Voltou o carnaval em Barreiras. E voltou, como dizem os espanhóis, “por todo lo alto”, (grandiosamente): boas bandas, intensa participação popular, alegria e bom humor e, evidentemente, rios de geladinha nas gargantas dos fregueses. Conforme vão passando os dias da festa, na minha cabeça vão ressoando as palavras do meu velho professor de antropologia: “O carnaval é mais desenvolvido nos lugares menos desenvolvidos. Quanta mais desigualdade tem um País, mais fastuoso e desenfreado é o carnaval. Um sonho de alegria e liberação, um povo que toma a rua por alguns dias para se esquecer das dificuldades reais, dos políticos corruptos e as tremendas injustiças da vida cotidiana”. Como dizia aquela velha canção, “Pra tudo se acabar na quarta-feira”.

Nada novo debaixo do sol. O carnaval nasce há muitos séculos na velha Europa católica expressamente com esse espírito liberatório das festas populares.
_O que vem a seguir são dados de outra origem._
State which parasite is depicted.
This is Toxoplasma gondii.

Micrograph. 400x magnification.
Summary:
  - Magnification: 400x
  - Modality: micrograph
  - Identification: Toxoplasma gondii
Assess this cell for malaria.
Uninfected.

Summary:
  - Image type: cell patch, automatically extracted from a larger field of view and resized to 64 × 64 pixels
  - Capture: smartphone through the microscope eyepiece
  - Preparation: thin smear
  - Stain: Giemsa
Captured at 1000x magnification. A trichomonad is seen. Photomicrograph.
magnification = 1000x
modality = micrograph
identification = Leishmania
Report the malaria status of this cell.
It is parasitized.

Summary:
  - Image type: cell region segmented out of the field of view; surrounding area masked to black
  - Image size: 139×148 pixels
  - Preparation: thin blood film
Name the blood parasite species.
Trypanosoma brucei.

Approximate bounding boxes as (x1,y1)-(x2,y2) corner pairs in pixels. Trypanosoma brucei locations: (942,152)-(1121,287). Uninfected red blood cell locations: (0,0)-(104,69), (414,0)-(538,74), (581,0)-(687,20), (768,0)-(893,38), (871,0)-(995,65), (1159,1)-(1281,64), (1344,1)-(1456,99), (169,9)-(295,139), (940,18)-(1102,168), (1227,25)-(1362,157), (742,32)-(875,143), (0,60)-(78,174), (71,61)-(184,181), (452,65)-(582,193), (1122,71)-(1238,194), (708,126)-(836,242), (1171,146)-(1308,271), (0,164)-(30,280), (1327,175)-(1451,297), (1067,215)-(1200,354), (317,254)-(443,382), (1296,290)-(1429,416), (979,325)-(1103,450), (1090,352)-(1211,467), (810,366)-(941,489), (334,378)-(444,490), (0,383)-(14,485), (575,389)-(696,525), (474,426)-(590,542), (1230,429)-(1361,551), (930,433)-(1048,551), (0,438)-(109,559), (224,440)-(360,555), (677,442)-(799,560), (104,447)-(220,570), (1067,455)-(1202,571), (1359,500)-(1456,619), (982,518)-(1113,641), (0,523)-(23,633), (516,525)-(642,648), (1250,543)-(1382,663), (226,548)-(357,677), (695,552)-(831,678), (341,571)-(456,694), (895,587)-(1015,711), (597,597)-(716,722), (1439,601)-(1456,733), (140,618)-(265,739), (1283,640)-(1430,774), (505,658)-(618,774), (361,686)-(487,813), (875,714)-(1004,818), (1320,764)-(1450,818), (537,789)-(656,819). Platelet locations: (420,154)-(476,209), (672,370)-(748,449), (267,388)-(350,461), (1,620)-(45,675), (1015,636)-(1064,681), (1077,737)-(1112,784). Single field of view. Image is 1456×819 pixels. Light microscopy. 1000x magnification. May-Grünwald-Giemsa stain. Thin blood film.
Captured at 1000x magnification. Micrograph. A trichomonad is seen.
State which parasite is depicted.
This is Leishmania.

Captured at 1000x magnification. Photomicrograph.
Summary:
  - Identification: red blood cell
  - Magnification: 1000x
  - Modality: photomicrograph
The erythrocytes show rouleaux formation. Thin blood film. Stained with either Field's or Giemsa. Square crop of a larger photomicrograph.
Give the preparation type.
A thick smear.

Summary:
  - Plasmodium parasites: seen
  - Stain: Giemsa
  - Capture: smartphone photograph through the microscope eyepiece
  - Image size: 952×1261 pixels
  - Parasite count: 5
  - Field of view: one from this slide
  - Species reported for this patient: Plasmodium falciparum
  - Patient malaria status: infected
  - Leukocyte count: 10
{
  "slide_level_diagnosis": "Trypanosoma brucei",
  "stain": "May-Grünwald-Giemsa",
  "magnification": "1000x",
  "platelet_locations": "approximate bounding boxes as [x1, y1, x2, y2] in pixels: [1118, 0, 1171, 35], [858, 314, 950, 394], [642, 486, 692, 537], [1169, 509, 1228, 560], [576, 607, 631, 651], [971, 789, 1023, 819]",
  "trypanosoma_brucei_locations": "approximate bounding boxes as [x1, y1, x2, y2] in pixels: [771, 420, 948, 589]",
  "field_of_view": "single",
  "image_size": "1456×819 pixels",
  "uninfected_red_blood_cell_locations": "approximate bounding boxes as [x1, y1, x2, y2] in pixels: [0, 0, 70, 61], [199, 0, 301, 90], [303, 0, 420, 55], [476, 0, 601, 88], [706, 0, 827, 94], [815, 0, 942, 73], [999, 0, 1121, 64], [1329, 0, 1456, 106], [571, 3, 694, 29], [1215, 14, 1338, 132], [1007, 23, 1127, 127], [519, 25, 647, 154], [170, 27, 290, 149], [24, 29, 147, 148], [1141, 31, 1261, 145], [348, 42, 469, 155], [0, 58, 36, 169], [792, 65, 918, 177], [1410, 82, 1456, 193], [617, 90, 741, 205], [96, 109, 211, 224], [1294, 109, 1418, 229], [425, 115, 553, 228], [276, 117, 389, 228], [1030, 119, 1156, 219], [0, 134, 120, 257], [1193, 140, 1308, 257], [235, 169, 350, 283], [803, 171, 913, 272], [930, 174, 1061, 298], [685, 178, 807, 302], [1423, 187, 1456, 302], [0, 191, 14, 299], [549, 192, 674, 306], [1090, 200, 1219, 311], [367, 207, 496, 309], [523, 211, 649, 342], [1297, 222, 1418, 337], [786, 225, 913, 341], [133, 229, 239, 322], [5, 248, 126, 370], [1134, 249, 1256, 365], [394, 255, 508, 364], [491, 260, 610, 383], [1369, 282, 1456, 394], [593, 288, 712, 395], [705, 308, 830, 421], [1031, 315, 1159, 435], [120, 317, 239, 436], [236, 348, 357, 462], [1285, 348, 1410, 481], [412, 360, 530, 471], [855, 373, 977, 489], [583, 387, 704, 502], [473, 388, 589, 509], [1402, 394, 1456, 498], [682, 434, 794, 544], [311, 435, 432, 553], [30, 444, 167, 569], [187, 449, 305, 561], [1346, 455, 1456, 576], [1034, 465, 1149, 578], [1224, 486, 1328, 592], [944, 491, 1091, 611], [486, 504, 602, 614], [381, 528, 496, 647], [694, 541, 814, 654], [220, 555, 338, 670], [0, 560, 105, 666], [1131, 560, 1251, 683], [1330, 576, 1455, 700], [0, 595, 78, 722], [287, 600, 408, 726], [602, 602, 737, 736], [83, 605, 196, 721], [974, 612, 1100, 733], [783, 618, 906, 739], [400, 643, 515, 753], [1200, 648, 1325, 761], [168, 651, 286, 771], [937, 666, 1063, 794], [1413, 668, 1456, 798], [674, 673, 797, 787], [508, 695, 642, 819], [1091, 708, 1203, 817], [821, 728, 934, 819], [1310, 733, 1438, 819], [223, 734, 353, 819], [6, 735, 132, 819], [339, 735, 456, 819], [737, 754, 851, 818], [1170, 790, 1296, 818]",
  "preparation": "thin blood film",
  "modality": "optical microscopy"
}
O cristianismo reciclou os antigos ritos pagãos para a própria liturgia dos dias que antecedem o início da quaresma, culminando na terça-feira gorda. Eram festas com abundantes libações, como as dionisíacas gregas ou os bacanais romanos (eis a origem da palavra “bacana”!). O próprio termo carnaval tem sua origem no latim medieval: carnem levare, que significava tirar a carne da quarta-feira de cinzas, isto é, a hora em que começava a abstinência. O cristianismo introduz essa ideia da última permissão antes do sacrifício sucessivo (a quaresma), mas já nos tempos antigos a festa se centrava no excesso e a inversão da vida normal: o disfarce, a música e a dança descomedida: a folia. Essa palavra, tão representativa do carnaval brasileiro, significa justamente loucura (folie em francês) e chegou ao Brasil procedendo de Portugal, como exemplo de dança “licenciosa”.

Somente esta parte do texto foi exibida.